(Entries from a dataset)
◇ ◇ ◇ ◇ ◇

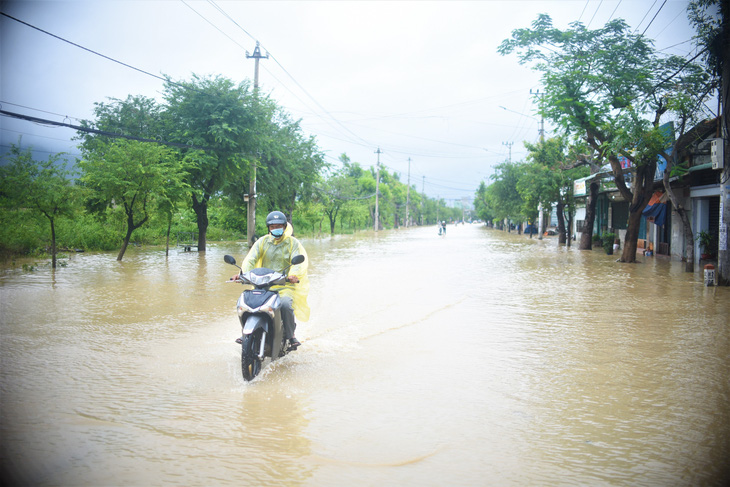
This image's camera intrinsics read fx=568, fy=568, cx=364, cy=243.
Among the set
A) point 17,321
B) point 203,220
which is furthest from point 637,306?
point 203,220

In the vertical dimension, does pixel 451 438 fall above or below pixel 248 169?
below

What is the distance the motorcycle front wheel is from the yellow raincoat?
84 centimetres

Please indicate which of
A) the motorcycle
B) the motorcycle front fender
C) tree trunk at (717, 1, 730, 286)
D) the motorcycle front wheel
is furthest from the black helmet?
tree trunk at (717, 1, 730, 286)

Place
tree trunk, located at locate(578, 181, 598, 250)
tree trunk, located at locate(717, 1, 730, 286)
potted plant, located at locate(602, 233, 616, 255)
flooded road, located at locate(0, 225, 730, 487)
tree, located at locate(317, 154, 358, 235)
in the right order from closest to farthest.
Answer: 1. flooded road, located at locate(0, 225, 730, 487)
2. tree trunk, located at locate(717, 1, 730, 286)
3. potted plant, located at locate(602, 233, 616, 255)
4. tree trunk, located at locate(578, 181, 598, 250)
5. tree, located at locate(317, 154, 358, 235)

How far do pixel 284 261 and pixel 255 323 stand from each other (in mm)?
1165

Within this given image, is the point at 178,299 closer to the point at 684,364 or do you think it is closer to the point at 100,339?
the point at 100,339

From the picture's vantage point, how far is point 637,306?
36.0 feet

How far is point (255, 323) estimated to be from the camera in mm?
5602

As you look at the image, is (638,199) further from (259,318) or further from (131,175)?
(259,318)

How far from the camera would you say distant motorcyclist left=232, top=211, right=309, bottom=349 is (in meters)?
6.38

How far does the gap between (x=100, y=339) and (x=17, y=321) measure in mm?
2146

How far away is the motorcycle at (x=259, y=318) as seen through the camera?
5.61m

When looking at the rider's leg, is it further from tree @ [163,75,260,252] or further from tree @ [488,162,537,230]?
tree @ [488,162,537,230]

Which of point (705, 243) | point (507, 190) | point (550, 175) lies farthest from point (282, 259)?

◇ ◇ ◇ ◇ ◇

▶ **WHAT NEEDS TO BE DONE**: Rescale the records from the line with "As you look" through the end of the records, both ends included, and give those lines again. Leave the requests unchanged, but multiply every number in the answers, whether coordinates or distances, by 1.7 and round it to as many decimals as it had, with halves rounded up.

▶ **OUTPUT OF THE EXERCISE**:
As you look at the image, is (638,199) further from (259,318) or further from (131,175)?
(440,541)

How far from the camera would you say distant motorcyclist left=232, top=211, right=309, bottom=349 is (in meters)?
10.85

How far does the gap between (x=100, y=339) and (x=17, y=321) measure in mm?
3648

How far away is the motorcycle at (x=259, y=318) as seen through the camera?
9.54m

When looking at the rider's leg, is it further from tree @ [163,75,260,252] or further from tree @ [488,162,537,230]?
tree @ [830,275,913,391]

Which of point (705, 243) | point (507, 190) | point (550, 175) lies farthest from point (282, 259)?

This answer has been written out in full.